Copy out the records in full, word for word, without pictures.

▸ Dataset records:
════════
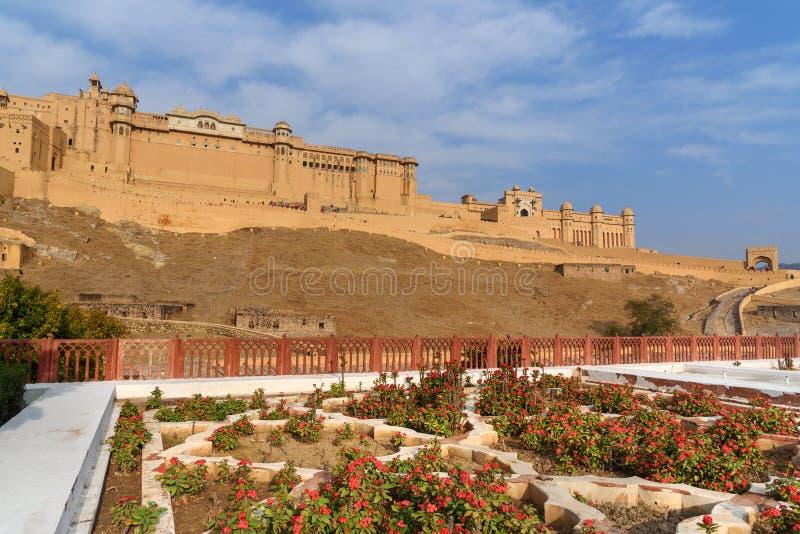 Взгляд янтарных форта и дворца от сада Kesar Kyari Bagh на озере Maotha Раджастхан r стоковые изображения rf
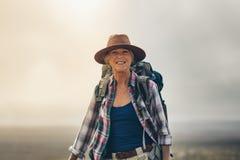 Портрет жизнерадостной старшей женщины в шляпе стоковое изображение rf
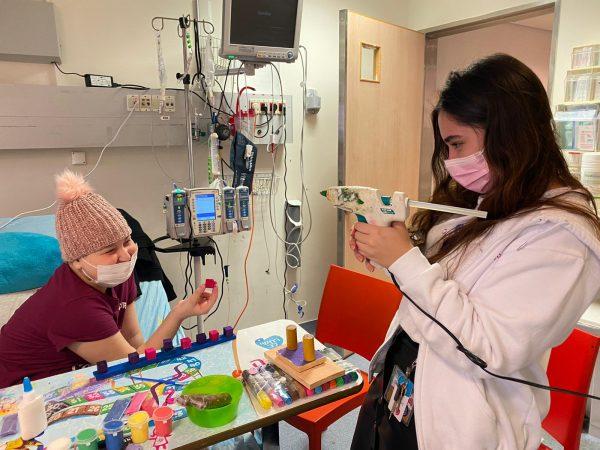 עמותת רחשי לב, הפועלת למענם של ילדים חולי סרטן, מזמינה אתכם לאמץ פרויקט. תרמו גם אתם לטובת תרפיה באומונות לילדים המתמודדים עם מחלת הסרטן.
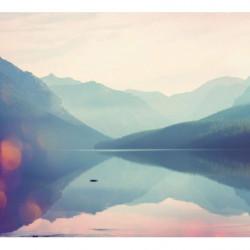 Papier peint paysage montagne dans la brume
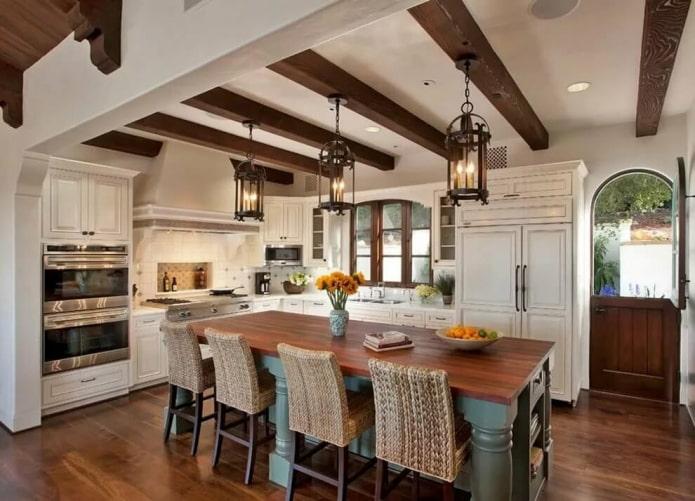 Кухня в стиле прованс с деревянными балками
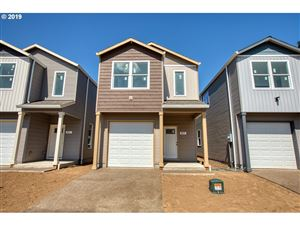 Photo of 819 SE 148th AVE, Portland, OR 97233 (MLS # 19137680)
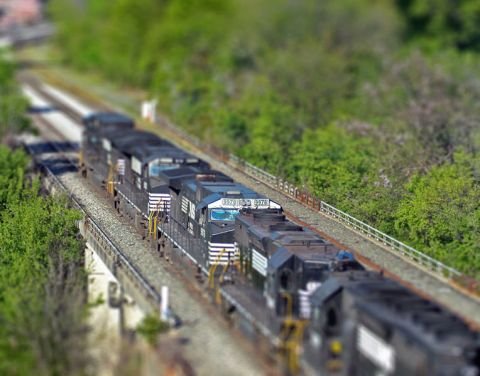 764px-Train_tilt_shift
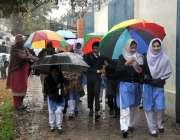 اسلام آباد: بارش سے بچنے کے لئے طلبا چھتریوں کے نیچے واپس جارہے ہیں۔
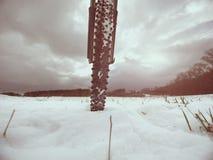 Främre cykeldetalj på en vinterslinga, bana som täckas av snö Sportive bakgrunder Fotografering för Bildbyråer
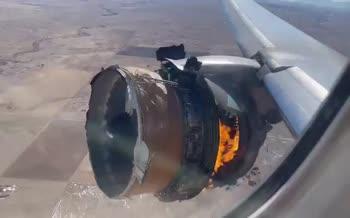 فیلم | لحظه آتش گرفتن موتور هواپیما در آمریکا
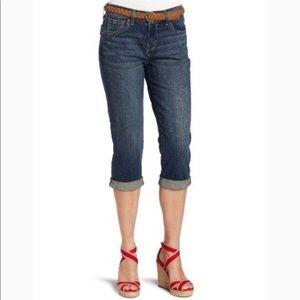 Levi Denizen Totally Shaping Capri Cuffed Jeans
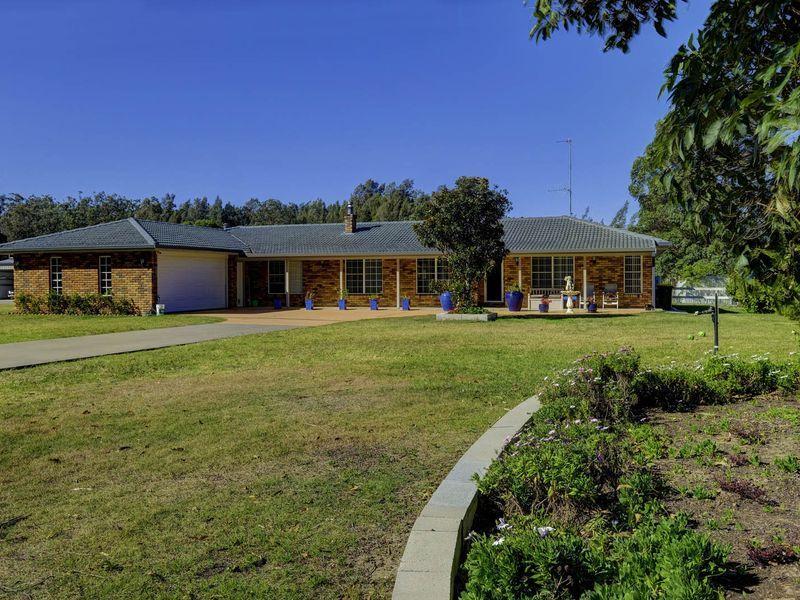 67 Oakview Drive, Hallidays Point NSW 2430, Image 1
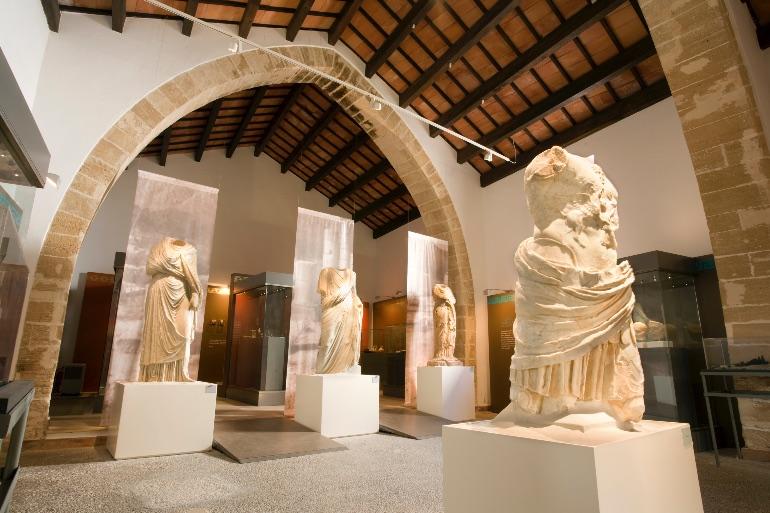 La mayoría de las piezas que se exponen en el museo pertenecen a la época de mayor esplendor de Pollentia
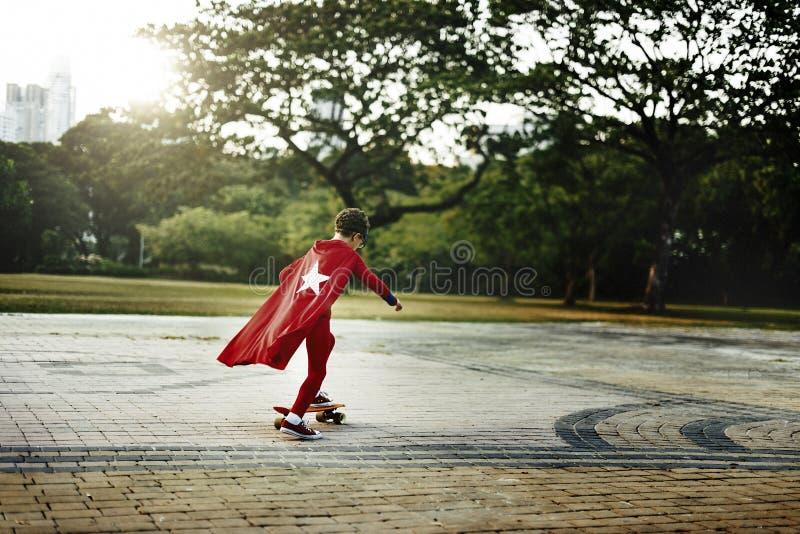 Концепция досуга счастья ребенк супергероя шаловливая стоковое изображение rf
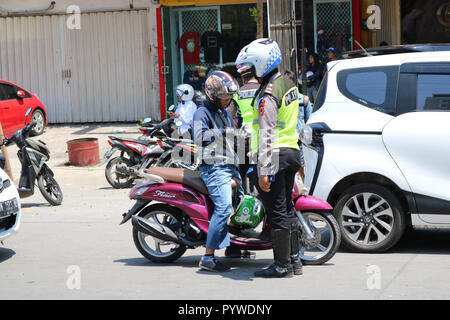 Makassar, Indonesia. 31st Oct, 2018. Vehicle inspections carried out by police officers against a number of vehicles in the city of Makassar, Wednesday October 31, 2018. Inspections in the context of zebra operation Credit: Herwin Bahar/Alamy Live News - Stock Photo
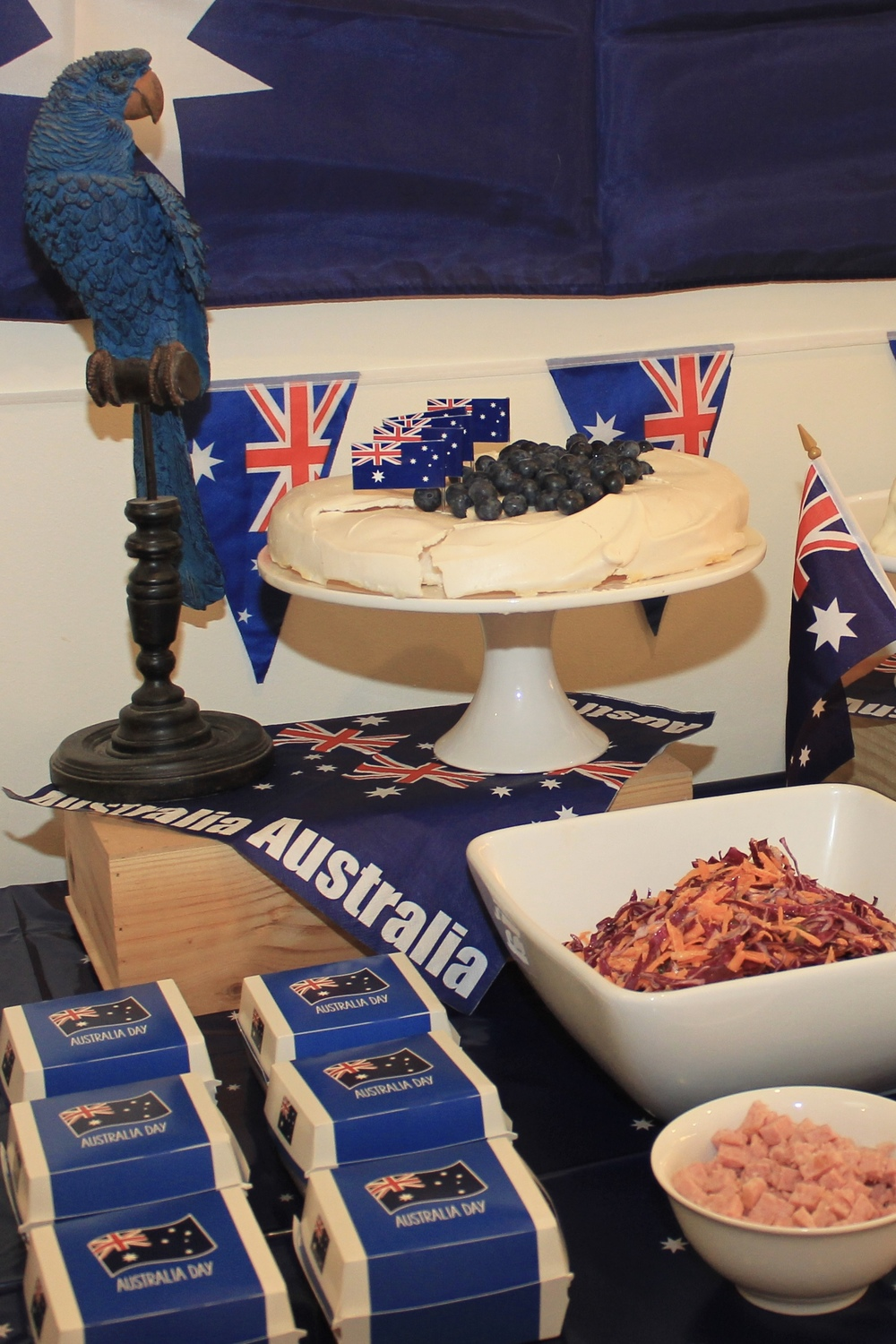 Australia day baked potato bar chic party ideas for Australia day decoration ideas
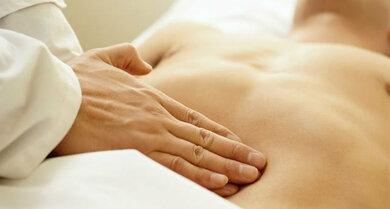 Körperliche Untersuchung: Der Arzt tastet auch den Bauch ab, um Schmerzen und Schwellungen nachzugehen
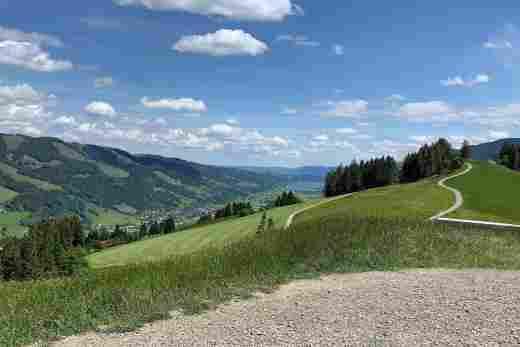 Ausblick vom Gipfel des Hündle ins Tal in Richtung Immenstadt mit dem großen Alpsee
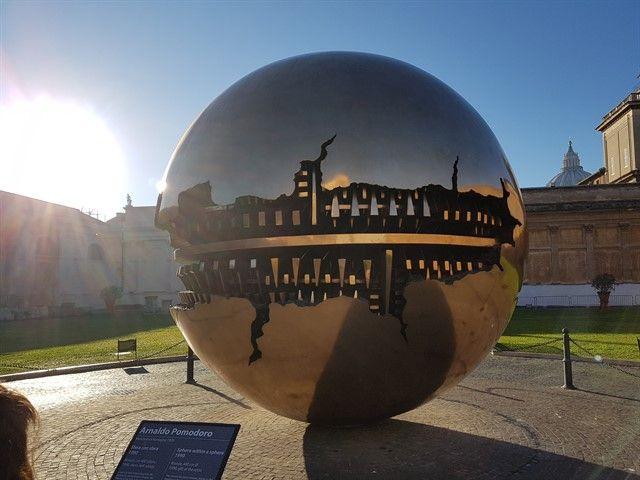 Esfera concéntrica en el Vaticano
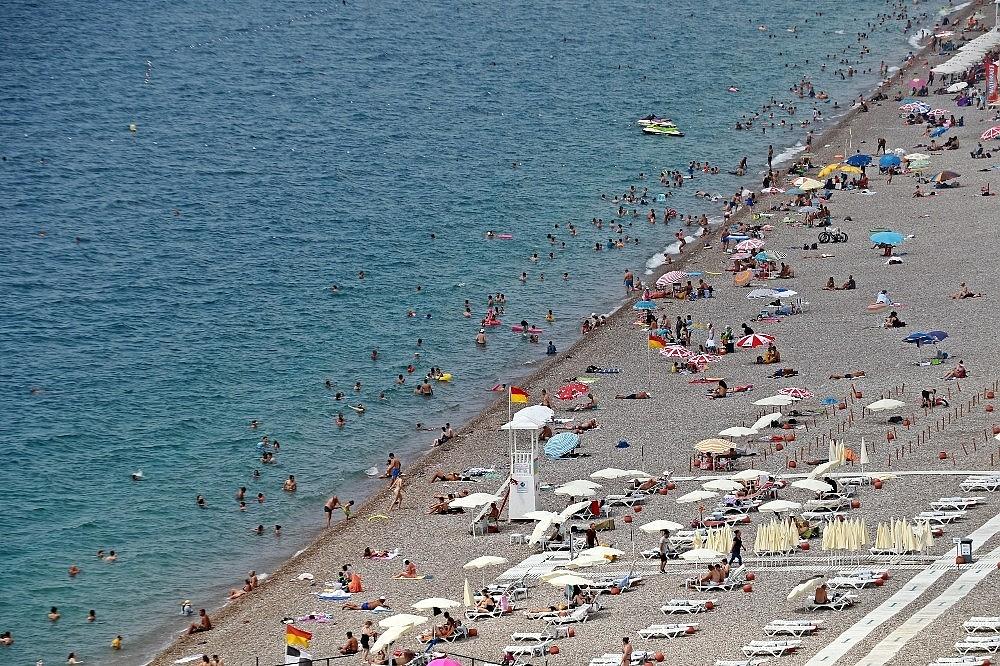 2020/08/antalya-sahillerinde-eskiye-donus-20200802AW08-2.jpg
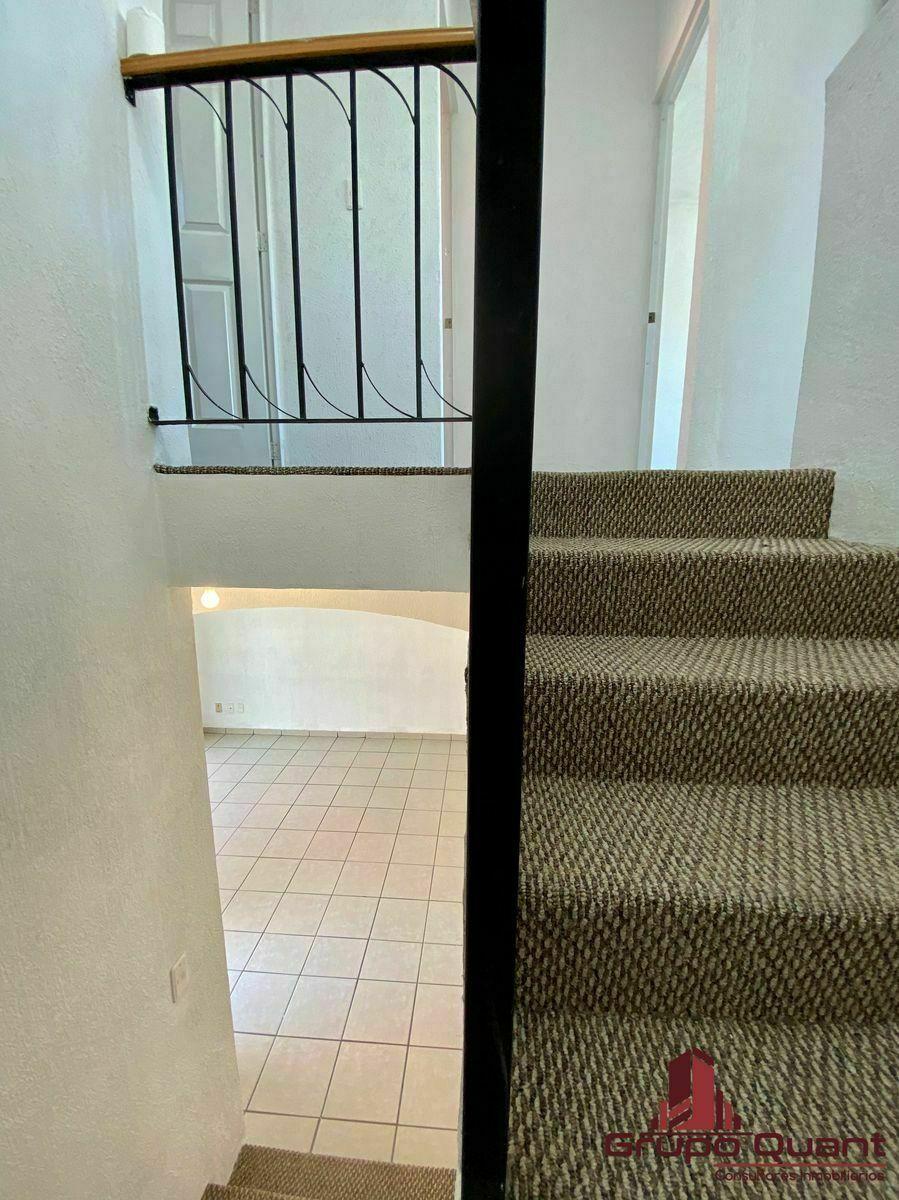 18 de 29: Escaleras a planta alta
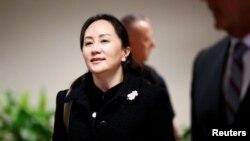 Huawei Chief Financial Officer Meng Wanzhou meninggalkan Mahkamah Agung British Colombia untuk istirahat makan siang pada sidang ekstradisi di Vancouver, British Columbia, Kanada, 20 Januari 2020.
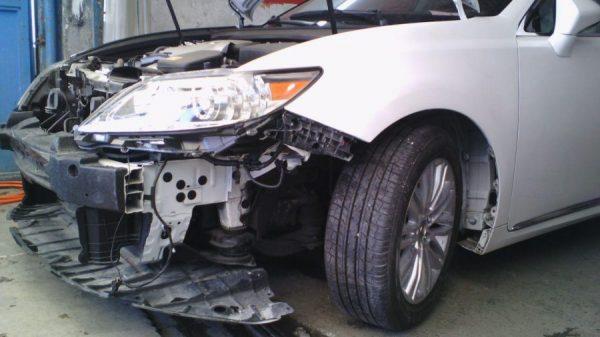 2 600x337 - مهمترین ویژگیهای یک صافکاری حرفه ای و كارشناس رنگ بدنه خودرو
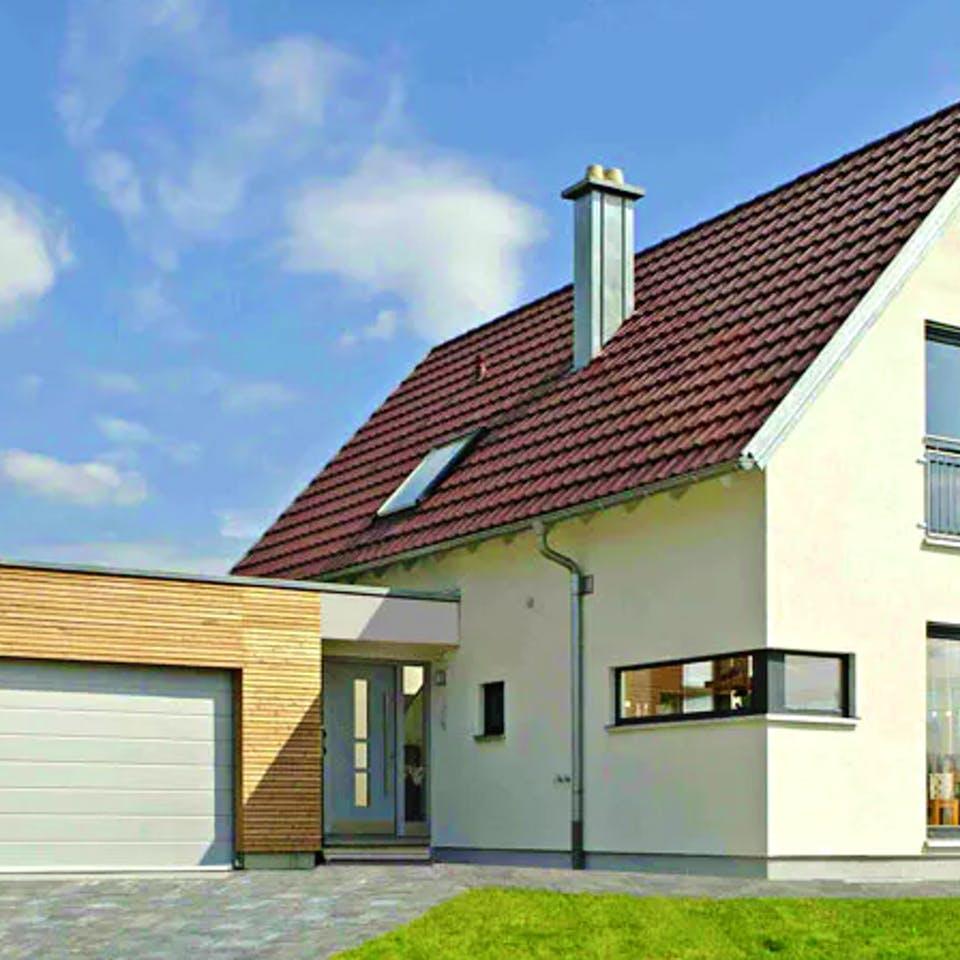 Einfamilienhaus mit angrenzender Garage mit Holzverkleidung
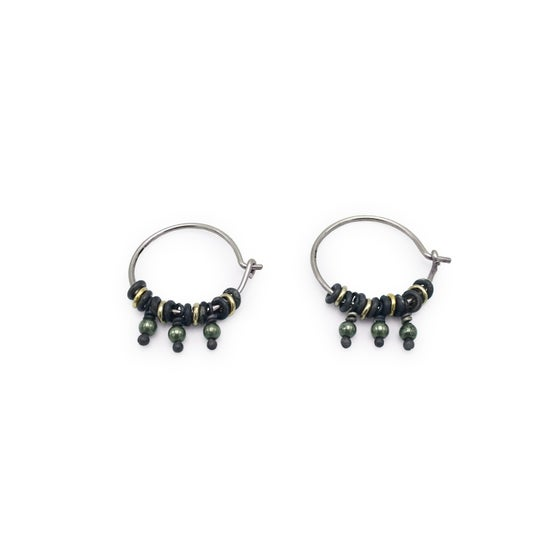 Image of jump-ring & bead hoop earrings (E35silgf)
════════
▸ Solution:
 Взгляд янтарных форта и дворца от сада Kesar Kyari Bagh на озере Maotha Раджастхан r стоковые изображения rf
 Портрет жизнерадостной старшей женщины в шляпе стоковое изображение rf
 עמותת רחשי לב, הפועלת למענם של ילדים חולי סרטן, מזמינה אתכם לאמץ פרויקט. תרמו גם אתם לטובת תרפיה באומונות לילדים המתמודדים עם מחלת הסרטן.
 Papier peint paysage montagne dans la brume
 Кухня в стиле прованс с деревянными балками
 Photo of 819 SE 148th AVE, Portland, OR 97233 (MLS # 19137680)
 764px-Train_tilt_shift
 اسلام آباد: بارش سے بچنے کے لئے طلبا چھتریوں کے نیچے واپس جارہے ہیں۔
 Främre cykeldetalj på en vinterslinga, bana som täckas av snö Sportive bakgrunder Fotografering för Bildbyråer
 فیلم | لحظه آتش گرفتن موتور هواپیما در آمریکا
 Levi Denizen Totally Shaping Capri Cuffed Jeans
 67 Oakview Drive, Hallidays Point NSW 2430, Image 1
 La mayoría de las piezas que se exponen en el museo pertenecen a la época de mayor esplendor de Pollentia
 Концепция досуга счастья ребенк супергероя шаловливая стоковое изображение rf
 Makassar, Indonesia. 31st Oct, 2018. Vehicle inspections carried out by police officers against a number of vehicles in the city of Makassar, Wednesday October 31, 2018. Inspections in the context of zebra operation Credit: Herwin Bahar/Alamy Live News - Stock Photo
 Australia day baked potato bar chic party ideas for Australia day decoration ideas
 Körperliche Untersuchung: Der Arzt tastet auch den Bauch ab, um Schmerzen und Schwellungen nachzugehen
 Ausblick vom Gipfel des Hündle ins Tal in Richtung Immenstadt mit dem großen Alpsee
 Esfera concéntrica en el Vaticano
 2020/08/antalya-sahillerinde-eskiye-donus-20200802AW08-2.jpg
 18 de 29: Escaleras a planta alta
 Huawei Chief Financial Officer Meng Wanzhou meninggalkan Mahkamah Agung British Colombia untuk istirahat makan siang pada sidang ekstradisi di Vancouver, British Columbia, Kanada, 20 Januari 2020.
 2 600x337 - مهمترین ویژگیهای یک صافکاری حرفه ای و كارشناس رنگ بدنه خودرو
 Einfamilienhaus mit angrenzender Garage mit Holzverkleidung
 Image of jump-ring & bead hoop earrings (E35silgf)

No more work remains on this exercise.